Texto apresentado:
◆ ◆ ◆ ◆ ◆

MINHA MÃE, MINHA VIDA
Minha vida não é de curta existência. Teve tempo para acumular muita experiência, traduzida em enriquecimento da alma pela observação, conhecimento e compreensões. Deduzo, no entanto, que esse período temporal é insuficiente para perceber todos os mistérios que ainda existem e que ficam fora do alcance humano. Esse desconhecimento consciente é a fonte energética que robustece e mantém a fascinação pela Vida.
Mas há um momento em que me paro no tempo e dirijo minhas atenções para as lembranças do passado. Mergulho no nebuloso e rico mundo das recordações. O vulto que primeiro vem à lembrança é sempre o de minha mãe, figura extraordinária que marcou indelevelmente a existência da alma que meu corpo carrega. Não podia ser de outra forma, pois biologicamente todo meu ser é um prolongamento da existência dela, complementado pelo amor de meu pai.

◆ ◆ ◆ ◆ ◆

Dados de origem:
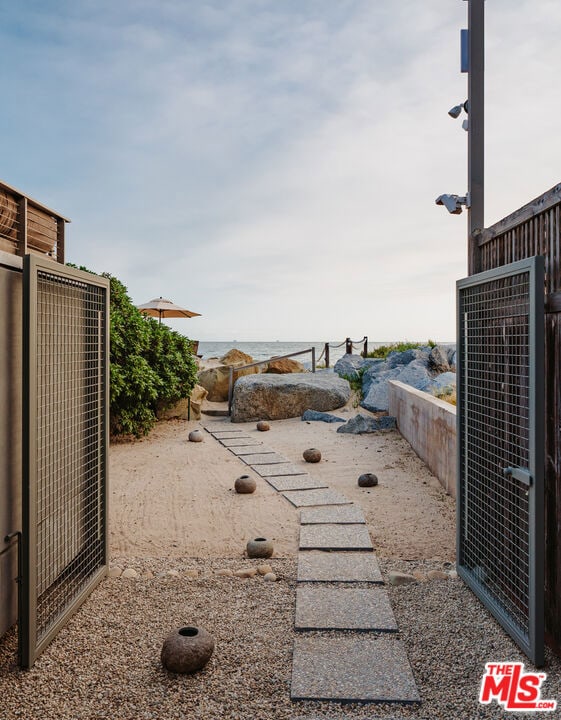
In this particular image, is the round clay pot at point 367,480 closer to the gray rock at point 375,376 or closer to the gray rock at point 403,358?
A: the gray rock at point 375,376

◆ ◆ ◆ ◆ ◆

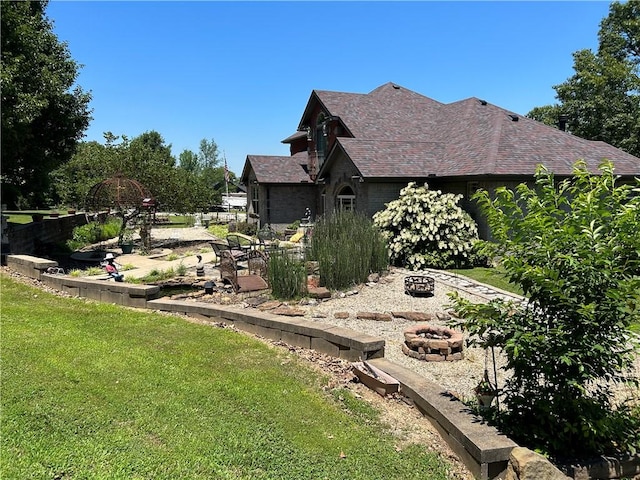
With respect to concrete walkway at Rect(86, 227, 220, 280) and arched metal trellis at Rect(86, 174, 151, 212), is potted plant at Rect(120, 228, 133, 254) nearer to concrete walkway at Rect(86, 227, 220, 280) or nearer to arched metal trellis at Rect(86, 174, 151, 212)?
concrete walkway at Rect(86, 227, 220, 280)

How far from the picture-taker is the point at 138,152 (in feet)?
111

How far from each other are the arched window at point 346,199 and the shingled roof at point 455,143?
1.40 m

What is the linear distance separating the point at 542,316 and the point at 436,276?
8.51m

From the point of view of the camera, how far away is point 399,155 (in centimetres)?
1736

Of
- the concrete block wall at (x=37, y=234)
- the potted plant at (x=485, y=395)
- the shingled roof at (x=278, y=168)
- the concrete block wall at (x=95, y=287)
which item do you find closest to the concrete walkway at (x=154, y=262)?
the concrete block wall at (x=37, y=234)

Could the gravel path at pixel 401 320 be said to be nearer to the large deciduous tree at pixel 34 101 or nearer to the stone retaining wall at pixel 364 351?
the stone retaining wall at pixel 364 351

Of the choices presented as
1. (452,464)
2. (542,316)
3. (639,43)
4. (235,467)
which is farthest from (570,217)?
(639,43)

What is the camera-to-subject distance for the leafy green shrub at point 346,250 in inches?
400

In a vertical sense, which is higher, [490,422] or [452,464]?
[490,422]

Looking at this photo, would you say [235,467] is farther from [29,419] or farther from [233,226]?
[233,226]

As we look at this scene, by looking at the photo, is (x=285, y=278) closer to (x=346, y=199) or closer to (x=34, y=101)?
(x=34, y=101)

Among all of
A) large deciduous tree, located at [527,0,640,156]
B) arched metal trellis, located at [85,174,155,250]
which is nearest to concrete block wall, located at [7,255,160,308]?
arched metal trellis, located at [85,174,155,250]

◆ ◆ ◆ ◆ ◆

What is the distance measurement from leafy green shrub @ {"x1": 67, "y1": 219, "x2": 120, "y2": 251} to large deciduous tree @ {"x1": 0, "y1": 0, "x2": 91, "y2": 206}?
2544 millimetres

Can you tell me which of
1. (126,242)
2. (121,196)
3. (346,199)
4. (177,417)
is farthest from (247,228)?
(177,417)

◆ ◆ ◆ ◆ ◆

Enunciado: No texto sobre a mãe, reescreva o trecho que começa com "MINHA MÃE, MINHA" e termina com "fascinação pela Vida.", trocando "experiência" por "vivência". As entradas vêm de outra fonte.

Resultado:
MINHA MÃE, MINHA VIDA
Minha vida não é de curta existência. Teve tempo para acumular muita vivência, traduzida em enriquecimento da alma pela observação, conhecimento e compreensões. Deduzo, no entanto, que esse período temporal é insuficiente para perceber todos os mistérios que ainda existem e que ficam fora do alcance humano. Esse desconhecimento consciente é a fonte energética que robustece e mantém a fascinação pela Vida.